Work instructions → In the records below, copy out word for word the lines starting at the one containing "How far from the eye" and ending at the one containing "68.3 meters", with both of those lines included.
— Start Provided data —
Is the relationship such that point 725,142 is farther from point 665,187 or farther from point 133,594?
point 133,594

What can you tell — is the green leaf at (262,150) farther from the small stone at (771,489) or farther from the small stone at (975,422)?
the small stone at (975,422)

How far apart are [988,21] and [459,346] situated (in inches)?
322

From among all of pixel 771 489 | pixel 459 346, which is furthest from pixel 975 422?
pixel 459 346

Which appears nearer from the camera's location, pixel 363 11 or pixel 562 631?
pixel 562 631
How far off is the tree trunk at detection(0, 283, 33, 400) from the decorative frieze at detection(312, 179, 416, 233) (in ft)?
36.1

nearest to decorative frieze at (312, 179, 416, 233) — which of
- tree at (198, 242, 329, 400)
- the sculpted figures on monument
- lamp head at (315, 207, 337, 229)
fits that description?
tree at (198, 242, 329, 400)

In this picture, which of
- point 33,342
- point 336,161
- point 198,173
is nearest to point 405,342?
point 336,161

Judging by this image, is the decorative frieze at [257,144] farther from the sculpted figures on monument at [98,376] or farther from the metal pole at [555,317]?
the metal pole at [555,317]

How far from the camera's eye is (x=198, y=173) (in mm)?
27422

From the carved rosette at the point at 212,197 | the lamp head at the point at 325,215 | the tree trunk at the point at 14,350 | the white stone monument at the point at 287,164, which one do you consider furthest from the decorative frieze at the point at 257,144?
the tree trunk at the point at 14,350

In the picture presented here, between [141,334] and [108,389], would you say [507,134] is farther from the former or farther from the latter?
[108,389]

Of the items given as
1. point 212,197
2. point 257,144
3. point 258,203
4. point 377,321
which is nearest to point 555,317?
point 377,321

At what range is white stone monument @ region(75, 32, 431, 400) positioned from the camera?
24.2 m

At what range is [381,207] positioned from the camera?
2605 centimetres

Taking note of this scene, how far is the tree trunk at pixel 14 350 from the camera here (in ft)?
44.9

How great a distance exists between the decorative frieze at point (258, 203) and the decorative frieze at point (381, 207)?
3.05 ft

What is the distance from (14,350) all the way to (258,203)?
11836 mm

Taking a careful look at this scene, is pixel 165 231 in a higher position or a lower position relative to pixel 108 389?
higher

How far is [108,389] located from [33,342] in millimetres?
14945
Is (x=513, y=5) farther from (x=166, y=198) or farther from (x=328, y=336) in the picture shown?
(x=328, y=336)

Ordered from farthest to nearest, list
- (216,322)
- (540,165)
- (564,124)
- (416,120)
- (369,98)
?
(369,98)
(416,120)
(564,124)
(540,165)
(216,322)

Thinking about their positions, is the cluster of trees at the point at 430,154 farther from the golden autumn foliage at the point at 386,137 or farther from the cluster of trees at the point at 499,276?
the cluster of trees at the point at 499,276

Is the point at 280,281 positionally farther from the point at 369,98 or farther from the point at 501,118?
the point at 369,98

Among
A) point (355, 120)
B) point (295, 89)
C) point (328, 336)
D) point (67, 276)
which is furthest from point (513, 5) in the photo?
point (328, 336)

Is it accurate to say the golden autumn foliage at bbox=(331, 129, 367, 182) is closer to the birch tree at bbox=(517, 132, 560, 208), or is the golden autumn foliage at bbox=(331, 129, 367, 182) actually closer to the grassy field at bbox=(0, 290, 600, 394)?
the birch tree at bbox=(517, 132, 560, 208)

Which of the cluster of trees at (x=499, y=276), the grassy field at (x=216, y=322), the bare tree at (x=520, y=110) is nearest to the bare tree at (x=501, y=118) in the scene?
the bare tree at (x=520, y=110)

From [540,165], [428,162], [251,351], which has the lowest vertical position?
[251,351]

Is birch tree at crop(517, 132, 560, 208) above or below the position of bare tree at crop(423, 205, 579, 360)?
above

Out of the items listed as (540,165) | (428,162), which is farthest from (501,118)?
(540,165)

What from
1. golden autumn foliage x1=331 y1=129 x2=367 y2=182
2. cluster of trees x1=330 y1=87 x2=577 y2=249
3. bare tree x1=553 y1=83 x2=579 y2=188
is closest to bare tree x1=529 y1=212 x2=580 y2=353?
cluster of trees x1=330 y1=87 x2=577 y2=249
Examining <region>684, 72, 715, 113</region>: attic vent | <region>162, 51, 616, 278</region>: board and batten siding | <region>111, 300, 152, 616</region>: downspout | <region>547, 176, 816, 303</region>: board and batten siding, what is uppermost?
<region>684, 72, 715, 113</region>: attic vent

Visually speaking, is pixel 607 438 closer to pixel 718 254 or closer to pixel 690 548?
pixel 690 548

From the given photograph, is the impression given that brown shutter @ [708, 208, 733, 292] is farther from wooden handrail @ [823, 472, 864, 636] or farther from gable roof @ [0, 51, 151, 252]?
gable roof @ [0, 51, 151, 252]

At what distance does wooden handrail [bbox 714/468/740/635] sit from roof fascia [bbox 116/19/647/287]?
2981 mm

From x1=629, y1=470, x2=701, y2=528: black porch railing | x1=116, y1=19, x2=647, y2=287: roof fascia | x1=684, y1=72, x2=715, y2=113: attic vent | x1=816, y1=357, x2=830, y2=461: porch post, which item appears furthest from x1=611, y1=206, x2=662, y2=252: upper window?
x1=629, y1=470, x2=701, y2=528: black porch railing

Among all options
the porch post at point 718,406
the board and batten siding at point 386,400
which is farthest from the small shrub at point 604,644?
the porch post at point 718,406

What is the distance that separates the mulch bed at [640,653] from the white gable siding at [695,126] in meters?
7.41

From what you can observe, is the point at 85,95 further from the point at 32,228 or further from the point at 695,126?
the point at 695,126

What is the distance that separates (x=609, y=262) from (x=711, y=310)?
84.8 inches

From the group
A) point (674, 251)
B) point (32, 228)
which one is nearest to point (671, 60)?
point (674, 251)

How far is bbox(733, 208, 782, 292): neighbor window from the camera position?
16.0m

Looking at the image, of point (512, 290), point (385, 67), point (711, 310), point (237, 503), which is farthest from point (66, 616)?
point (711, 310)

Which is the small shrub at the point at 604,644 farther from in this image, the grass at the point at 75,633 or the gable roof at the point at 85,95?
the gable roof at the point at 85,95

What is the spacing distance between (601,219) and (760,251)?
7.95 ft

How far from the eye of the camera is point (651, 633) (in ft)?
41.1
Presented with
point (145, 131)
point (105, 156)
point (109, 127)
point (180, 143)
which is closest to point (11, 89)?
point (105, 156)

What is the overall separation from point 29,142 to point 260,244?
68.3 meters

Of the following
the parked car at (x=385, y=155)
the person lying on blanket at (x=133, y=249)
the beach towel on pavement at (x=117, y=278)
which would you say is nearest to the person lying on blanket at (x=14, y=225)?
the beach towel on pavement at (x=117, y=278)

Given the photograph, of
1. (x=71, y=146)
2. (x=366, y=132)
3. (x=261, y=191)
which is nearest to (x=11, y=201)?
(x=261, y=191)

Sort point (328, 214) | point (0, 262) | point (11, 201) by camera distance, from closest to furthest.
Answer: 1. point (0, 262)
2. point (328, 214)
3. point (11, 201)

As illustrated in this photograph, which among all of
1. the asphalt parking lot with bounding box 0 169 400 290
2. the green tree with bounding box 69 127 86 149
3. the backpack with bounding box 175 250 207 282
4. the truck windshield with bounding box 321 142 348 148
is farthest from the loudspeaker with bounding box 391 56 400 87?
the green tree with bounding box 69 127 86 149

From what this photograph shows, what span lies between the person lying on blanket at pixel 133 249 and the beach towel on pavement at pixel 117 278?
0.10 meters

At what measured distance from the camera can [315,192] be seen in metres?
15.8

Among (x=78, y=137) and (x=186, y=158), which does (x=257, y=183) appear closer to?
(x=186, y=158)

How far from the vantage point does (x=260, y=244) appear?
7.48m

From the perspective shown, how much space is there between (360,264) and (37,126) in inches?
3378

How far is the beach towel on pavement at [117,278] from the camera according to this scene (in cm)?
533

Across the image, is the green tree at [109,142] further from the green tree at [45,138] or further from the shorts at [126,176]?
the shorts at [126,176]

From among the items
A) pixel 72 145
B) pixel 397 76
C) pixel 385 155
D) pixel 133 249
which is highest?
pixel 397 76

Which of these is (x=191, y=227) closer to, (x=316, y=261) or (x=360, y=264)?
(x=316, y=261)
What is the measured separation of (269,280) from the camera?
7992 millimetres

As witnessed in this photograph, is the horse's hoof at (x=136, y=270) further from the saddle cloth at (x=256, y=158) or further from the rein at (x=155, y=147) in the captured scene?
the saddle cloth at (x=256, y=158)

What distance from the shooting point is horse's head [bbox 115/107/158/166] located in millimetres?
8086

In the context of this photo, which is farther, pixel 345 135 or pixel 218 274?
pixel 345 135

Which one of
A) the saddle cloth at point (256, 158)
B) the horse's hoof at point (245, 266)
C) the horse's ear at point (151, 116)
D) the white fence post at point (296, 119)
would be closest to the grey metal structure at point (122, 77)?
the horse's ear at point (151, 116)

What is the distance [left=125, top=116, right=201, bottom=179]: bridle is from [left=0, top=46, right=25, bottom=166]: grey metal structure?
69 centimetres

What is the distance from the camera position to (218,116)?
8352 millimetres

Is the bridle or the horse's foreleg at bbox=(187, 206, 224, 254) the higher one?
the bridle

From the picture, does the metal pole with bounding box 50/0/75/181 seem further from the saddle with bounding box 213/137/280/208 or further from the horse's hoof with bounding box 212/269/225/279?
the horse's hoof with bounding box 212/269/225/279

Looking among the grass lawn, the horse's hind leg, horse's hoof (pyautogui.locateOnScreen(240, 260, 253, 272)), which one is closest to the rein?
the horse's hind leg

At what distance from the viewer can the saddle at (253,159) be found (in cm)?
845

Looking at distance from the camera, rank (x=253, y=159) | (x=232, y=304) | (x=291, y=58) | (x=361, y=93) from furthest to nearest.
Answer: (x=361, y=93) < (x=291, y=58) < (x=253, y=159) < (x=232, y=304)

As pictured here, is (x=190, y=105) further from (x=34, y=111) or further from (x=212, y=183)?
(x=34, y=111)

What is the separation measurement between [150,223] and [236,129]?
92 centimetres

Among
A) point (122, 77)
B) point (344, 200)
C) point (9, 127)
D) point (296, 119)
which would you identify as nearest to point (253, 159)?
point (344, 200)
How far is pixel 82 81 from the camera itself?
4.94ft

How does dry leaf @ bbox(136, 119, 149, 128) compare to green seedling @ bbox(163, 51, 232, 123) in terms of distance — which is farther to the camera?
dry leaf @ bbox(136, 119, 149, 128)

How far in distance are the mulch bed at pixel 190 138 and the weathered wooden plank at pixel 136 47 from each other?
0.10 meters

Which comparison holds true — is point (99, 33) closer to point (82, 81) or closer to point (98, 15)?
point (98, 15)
— End Provided data —
Reply to the exercise →
How far from the eye of the camera is point (651, 633) (in ft)?
41.1
Presented with
point (145, 131)
point (105, 156)
point (109, 127)
point (180, 143)
which is closest to point (11, 89)?
point (105, 156)

What is the overall separation from point 29,142 to point 260,244?
68.3 meters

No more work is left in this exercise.